[Start Record excerpts]

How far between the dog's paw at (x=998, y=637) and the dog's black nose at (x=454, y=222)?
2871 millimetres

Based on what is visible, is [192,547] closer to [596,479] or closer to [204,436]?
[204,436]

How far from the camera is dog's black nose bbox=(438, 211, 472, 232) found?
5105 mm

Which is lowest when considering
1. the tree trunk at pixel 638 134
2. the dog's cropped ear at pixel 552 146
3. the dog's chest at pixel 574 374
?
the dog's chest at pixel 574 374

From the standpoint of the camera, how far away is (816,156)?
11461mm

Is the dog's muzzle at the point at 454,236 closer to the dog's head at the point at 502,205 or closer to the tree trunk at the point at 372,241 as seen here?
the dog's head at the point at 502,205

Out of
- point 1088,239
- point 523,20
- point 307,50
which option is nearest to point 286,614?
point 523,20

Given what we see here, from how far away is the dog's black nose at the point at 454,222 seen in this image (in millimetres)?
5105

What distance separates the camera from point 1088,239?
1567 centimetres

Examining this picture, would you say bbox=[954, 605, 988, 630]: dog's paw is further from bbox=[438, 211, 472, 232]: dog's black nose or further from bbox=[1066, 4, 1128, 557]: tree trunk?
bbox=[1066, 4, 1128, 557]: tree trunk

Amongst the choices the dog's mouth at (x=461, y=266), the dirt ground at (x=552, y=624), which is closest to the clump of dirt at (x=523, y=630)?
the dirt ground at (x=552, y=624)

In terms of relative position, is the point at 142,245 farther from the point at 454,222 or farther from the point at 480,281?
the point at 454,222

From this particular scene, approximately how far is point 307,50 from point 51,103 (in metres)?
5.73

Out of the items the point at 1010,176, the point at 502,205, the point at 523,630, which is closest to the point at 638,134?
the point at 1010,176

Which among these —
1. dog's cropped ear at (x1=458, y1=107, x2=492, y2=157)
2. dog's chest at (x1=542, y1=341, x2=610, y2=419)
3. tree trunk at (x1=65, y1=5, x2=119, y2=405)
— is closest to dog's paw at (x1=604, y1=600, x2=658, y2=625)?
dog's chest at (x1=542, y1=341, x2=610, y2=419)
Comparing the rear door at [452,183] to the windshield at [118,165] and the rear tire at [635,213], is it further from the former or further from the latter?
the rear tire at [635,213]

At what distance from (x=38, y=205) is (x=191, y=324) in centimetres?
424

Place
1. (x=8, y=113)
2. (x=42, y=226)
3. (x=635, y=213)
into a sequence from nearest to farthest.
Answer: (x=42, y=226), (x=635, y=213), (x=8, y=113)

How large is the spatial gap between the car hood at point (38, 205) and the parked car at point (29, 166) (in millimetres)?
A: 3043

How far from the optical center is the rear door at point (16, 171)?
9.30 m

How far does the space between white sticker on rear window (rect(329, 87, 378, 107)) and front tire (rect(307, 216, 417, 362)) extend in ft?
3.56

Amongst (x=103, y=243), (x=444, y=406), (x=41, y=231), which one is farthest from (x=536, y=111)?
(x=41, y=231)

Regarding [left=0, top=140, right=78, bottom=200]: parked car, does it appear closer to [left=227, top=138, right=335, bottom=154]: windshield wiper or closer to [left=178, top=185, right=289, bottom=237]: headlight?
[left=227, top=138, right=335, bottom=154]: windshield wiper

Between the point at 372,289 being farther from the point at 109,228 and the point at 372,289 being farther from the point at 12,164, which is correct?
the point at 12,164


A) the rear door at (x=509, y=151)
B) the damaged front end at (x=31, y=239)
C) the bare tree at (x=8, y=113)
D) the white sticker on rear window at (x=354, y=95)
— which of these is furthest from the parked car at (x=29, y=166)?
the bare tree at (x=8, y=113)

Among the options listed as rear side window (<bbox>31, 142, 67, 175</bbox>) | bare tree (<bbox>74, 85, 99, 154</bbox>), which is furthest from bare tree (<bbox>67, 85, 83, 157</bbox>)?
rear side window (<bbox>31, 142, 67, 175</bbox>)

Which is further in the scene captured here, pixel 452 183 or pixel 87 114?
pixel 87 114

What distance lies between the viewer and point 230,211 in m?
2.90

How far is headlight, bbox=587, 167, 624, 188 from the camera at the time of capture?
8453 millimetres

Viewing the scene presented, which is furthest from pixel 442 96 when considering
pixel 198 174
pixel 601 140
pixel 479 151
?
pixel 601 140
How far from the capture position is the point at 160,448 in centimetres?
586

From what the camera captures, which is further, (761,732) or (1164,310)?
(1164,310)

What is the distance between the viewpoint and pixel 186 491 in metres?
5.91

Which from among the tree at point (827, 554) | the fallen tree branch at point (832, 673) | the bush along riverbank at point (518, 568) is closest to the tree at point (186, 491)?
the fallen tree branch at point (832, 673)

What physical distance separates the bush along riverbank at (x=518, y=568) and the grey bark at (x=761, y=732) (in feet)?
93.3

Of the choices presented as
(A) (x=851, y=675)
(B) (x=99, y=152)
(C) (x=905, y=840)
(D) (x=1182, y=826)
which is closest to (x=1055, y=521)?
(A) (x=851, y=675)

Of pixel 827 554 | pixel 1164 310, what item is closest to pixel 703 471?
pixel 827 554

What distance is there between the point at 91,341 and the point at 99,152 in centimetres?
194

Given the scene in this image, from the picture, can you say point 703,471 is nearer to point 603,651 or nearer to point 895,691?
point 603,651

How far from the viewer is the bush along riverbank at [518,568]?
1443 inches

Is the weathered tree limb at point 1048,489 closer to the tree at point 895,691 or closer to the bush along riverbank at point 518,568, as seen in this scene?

[End Record excerpts]

To be done :: Repeat exactly the lines above from the line that contains "Of the choices presented as" through the end. Include both of these ends; leave out everything else.

Exercise solution ::
Of the choices presented as
(A) (x=851, y=675)
(B) (x=99, y=152)
(C) (x=905, y=840)
(D) (x=1182, y=826)
which is closest to (x=1055, y=521)?
(A) (x=851, y=675)

Of pixel 827 554 | pixel 1164 310, what item is closest to pixel 703 471?
pixel 827 554

What distance is there between the point at 91,341 and the point at 99,152 in centimetres?
194

Given the scene in this image, from the picture, can you say point 703,471 is nearer to point 603,651 or nearer to point 895,691?
point 603,651

How far from the viewer is the bush along riverbank at [518,568]?
1443 inches

Is the weathered tree limb at point 1048,489 closer to the tree at point 895,691 or closer to the bush along riverbank at point 518,568, as seen in this scene?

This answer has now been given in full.